• **SOURCE EXCERPT**:

══════

0000Z (Oct 1) CMC Model Run...

**For Tropical Storm Philippe... moves west-northwest and passes just north of the northern Lesser Antilles through 48 hours... subsequently accelerates north-northeast while strengthening into a hurricane and reaches 30N-56W at 120 hours.

**For Tropical Storm Rina... weakens to a remnant low in the next 12 hours while located near 25.5N-54.5W... remnant low then accelerates northeastward in the flow ahead of area of interest #42 and passes just north of the Azores at 102 hours and becomes absorbed by area of interest #42 shortly thereafter

**For Area of Interest #42... frontal cyclone offshore of northeastern US moves southeast to the waters north of Bermuda and near 35N-64.5W through 36 hours while weakening to a frontal low... frontal low subsequenlty shifts east and splits into a southwestern and northeastern half through 54 hours... southwestern frontal low quickly dissipates while norhteastern frontal low ejects east-northeast toward northeast Atlantic as a frontal cyclone through 84 hours.

**Broad tropical low materialies over the western Caribbean... Honduras... El Salvador... Guatemala... eastern Pacific... Belize... southeastern Mexico... and eastern Bay of Campeche through 168 hours


0000Z (Oct 1) ECMWF Model Run...

**For Tropical Storm Philippe... moves east-northwest and passes just northeast of the northern Lesser Antilles through 54 hours... subsequently is turned north through 120 hours while initially moving toward surface ridge weakness caused by area of interest #42 and then later the southwestern fracture of upper trough associated with AOI #42 and reaches 28N-62.5W at 120 hours as a tropical storm

**For Tropical Storm Rina... weakens to a remnant low in the next 24 hours while located near 26N-55.5W at 24 hours... remnant low then turns north-northeast in the flow ahead of area of interest #42 and is absorbed by AOI #42 while located near 31N-52.5W at 48 hours

**For Area of Interest #42... frontal cyclone offshore of northeastern US moves southeast to the waters north of Bermuda and near 35N-65.5W through 30 hours while weakening to a frontal low... frontal low subsequenlty shifts east and splits into a southwestern and northeastern half through 42 hours... southwestern frontal low quickly dissipates while norhteastern frontal low ejects east-northeast toward northeast Atlantic as a frontal cyclone through 90 hours.


0600Z (Oct 1) GFS Model Run...

**For Tropical Storm Philippe... moves west-northwest to the waters just east-northeast of the Lesser Antilles through 51 hours where it begins to intensify... subsequently accelerates north-northeast while strengthening into a hurricane and reaches 29N-57W at 120 hours.

══════

• **EXERCISE 1**:
Reproduce the forecast model summaries word for word, beginning at the words "0600Z (Oct 1)" and stopping after "29N-57W at 120 hours.".
• **EXERCISE 2**:
Carry on writing the forecast model summaries from the point where they end.
The items that come after the forecast model summaries are separate material, unrelated to them.

• **MATERIAL SHOWN**:

══════

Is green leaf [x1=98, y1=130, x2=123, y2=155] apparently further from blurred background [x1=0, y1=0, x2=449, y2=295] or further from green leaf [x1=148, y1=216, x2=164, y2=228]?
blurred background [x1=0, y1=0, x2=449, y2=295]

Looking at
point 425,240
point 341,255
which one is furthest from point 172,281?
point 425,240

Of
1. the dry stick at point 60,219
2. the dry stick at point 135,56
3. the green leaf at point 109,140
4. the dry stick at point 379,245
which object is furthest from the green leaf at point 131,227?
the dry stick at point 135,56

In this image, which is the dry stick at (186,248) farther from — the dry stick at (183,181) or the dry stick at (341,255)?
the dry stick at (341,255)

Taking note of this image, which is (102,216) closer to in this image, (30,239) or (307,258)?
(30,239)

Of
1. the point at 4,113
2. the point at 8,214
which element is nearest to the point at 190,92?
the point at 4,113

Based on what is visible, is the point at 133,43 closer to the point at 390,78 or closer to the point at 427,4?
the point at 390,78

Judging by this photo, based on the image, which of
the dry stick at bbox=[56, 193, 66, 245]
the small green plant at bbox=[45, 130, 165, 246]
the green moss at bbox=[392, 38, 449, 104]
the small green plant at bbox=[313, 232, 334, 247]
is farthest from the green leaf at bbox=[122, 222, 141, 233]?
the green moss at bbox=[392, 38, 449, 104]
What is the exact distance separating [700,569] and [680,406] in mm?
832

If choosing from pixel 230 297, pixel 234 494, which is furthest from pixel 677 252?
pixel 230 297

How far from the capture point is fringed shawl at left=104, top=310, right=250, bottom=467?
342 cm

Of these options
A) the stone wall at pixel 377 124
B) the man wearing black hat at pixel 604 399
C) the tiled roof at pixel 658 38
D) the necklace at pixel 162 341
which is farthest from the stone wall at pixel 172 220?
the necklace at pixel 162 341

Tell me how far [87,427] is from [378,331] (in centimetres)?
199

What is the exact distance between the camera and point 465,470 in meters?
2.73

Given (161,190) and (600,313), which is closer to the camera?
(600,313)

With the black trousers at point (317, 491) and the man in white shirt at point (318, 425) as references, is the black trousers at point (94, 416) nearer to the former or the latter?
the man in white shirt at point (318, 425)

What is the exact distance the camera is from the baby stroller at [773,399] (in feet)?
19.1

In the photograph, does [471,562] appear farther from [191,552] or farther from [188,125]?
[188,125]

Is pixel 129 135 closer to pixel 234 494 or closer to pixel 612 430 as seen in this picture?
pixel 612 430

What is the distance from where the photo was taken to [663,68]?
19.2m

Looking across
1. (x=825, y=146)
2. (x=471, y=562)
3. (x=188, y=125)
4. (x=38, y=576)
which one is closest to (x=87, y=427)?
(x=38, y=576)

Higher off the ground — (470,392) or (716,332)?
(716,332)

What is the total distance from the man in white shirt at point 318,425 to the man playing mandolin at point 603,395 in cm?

══════

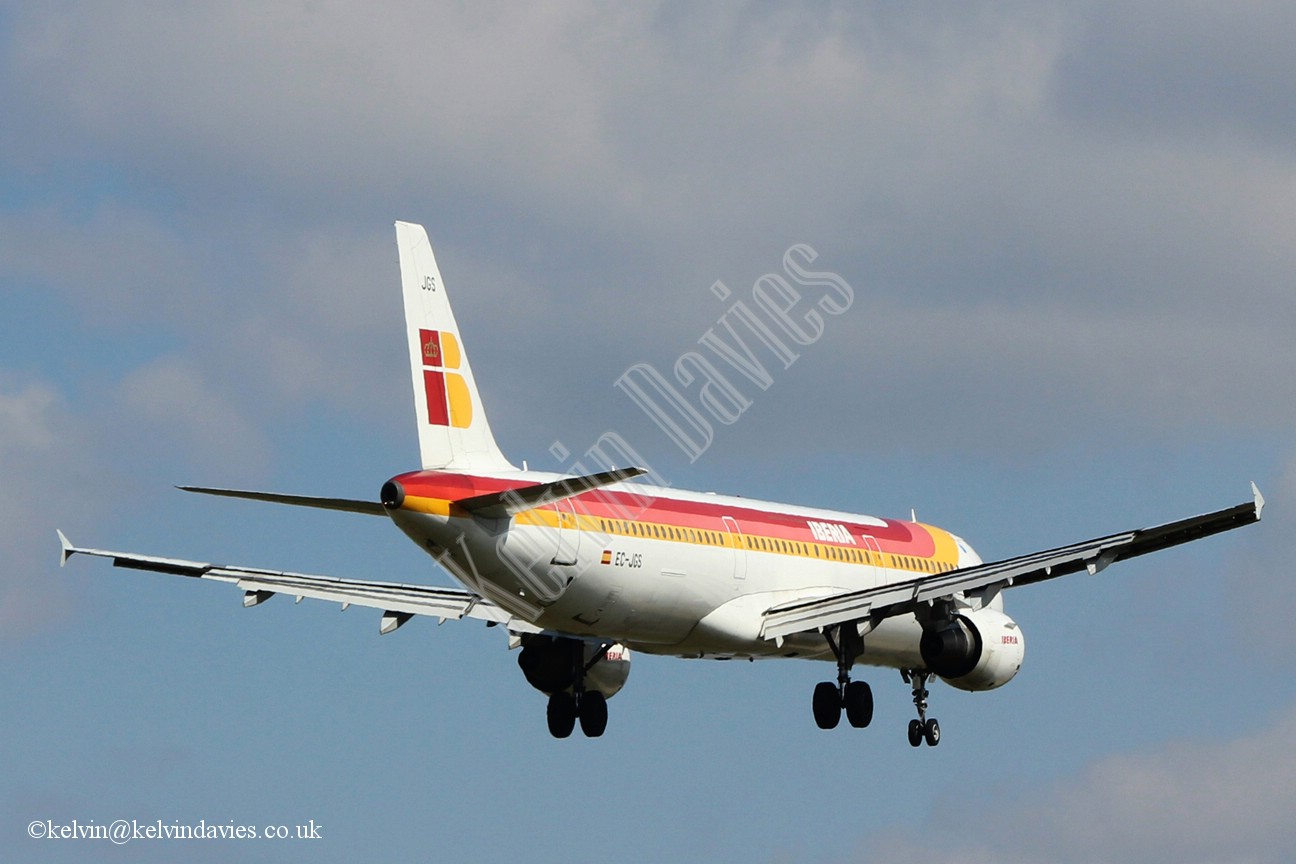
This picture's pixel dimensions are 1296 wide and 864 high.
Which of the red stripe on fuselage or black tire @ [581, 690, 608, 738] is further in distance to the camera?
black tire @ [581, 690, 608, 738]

══════

• **TASK ANSWER 1**:
0600Z (Oct 1) GFS Model Run...

**For Tropical Storm Philippe... moves west-northwest to the waters just east-northeast of the Lesser Antilles through 51 hours where it begins to intensify... subsequently accelerates north-northeast while strengthening into a hurricane and reaches 29N-57W at 120 hours.

• **TASK ANSWER 2**:
**For Tropical Storm Rina... weakens to a remnant low near 29.5N-55.5W at 30 hours... subsequently turns northeast in flow ahead of area of interest #42 and is absorbed by AOI #42 while located near 33N-51.5W at 48 hours.

**For Area of Interest #42... frontal cyclone offshore of northeastern US moves southeast to the waters north of Bermuda and near 34.5N-64W through 33 hours while weakening to a frontal low... frontal low subsequenlty shifts east and splits into a southwestern and northeastern half through 45 hours... southwestern frontal low quickly dissipates while norhteastern frontal low ejects east-northeast toward northeast Atlantic as a frontal cyclone through 84 hours.


0600Z (Oct 1) NAVGEM Model Run...

**For Tropical Storm Philippe... moves west-northwest to the waters just east-northeast of the Lesser Antilles through 30 hours where it begins to intensify... subsequently accelerates northward and then northeastward while becoming a hurricane and reaches 30.8N-47.5W at 120 hours.

**For Tropical Storm Rina... weakens to a remnant low in the next 12 hours while located near 25.5N-55W... subsequently turns northeast in the flow ahead of area of interest #42 and is absorbed by AOI #42 while located near 31N-52.5W at 36 hours.

**For Area of Interest #42... frontal cyclone offshore of northeastern US moves east-southeast to the waters northeast of Bermuda and near 35N-62.5W through 30 hours while weakening to a frontal low... frontal low subsequenlty shifts east and splits into a southwestern and northeastern half through 42 hours... southwestern frontal low quickly dissipates while norhteastern frontal low ejects east-northeast toward northeast Atlantic as a frontal cyclone through 72 hours.

**Tropical wave emerges from west coast of Africa at 120 hours and organizes into a tropical low near 10.8N-20.2W at 168 hours.